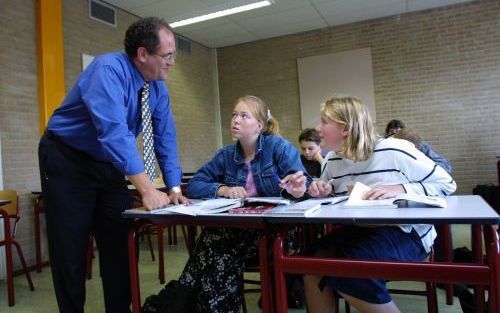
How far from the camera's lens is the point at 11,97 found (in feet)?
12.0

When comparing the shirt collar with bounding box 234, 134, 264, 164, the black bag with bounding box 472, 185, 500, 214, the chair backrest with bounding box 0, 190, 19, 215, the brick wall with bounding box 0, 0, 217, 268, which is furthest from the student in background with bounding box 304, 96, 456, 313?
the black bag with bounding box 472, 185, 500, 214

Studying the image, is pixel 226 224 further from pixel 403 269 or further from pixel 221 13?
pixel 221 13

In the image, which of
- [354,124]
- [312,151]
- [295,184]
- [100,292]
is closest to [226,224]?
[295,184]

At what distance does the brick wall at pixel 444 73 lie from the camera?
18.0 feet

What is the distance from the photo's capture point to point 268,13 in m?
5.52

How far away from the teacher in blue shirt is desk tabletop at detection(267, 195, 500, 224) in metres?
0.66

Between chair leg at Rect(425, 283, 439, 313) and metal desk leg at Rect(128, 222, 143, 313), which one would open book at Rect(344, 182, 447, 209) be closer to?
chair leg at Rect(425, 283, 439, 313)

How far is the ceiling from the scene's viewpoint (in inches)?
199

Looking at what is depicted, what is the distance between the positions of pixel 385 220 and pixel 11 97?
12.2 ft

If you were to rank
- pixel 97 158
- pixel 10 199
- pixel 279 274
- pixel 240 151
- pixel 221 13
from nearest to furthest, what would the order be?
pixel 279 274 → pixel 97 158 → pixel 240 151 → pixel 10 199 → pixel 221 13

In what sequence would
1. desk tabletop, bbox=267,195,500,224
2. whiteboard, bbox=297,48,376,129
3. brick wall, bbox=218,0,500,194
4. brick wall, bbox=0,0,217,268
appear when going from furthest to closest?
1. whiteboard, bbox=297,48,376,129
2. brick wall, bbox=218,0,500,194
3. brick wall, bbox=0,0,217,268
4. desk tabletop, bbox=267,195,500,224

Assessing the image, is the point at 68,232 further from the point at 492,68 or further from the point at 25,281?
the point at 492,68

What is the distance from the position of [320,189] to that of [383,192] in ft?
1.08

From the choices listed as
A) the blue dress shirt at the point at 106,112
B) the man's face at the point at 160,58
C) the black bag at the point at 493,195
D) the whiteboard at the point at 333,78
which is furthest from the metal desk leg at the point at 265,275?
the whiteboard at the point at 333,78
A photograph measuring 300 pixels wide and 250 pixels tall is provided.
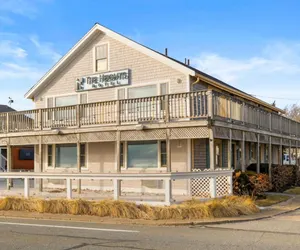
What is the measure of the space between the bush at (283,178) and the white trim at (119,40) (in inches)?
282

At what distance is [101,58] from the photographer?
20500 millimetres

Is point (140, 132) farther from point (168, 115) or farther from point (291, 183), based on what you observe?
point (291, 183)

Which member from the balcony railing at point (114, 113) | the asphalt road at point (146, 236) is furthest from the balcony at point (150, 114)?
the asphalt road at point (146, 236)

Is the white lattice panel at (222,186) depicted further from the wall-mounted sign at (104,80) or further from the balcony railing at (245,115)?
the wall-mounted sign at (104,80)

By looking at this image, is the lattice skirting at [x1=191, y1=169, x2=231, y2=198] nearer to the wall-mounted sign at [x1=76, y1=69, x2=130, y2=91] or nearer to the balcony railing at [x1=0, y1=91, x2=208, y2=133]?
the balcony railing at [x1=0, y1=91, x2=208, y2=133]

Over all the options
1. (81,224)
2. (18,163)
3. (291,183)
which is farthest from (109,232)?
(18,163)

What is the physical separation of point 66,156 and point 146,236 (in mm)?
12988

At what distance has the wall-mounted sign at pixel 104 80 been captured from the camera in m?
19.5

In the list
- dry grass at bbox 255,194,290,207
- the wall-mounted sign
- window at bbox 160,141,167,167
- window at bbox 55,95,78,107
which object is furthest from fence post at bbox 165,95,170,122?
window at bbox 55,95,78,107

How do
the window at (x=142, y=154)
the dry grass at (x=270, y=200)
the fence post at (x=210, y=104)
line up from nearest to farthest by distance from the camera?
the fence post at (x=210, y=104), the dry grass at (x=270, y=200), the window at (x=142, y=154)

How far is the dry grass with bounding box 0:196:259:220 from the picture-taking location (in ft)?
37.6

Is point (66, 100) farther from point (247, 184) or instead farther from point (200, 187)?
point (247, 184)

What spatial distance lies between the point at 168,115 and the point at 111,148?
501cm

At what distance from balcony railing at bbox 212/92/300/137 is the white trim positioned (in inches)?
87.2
◇ ◇ ◇ ◇ ◇
> **Written exercise**
Please select every line in the entries above that contains the string "road", treating uppercase and lowercase as different, and copy each of those lines.

> **Correct result**
Which member from the balcony railing at point (114, 113) | the asphalt road at point (146, 236) is furthest from the balcony at point (150, 114)?
the asphalt road at point (146, 236)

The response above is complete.